▶ [COLLECTED DATA]:
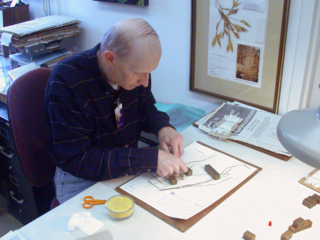 Volunteer Larry Owens mounting a specimen at the US National Herbarium. Photo by Deborah Bell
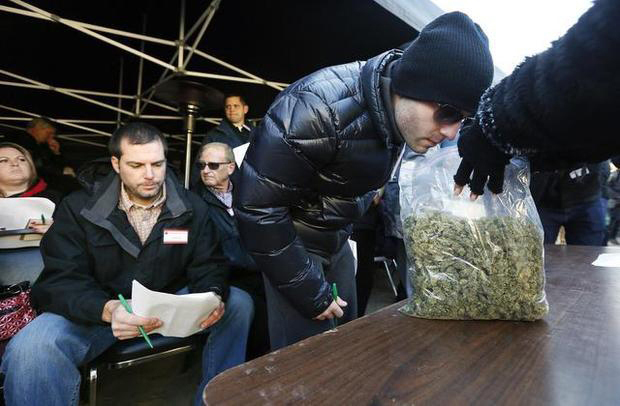 gielda-aukcja-marihuana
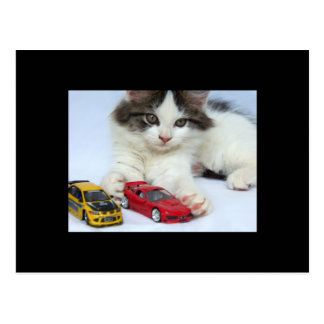 My Cars (cat) ACEO Art Trading Card Postcard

▶ [PROBLEM DETAILS]:
Transcribe the lines above exactly, setting aside any picture among them.

▶ [TASK ANSWER]:
 Volunteer Larry Owens mounting a specimen at the US National Herbarium. Photo by Deborah Bell
 gielda-aukcja-marihuana
 My Cars (cat) ACEO Art Trading Card Postcard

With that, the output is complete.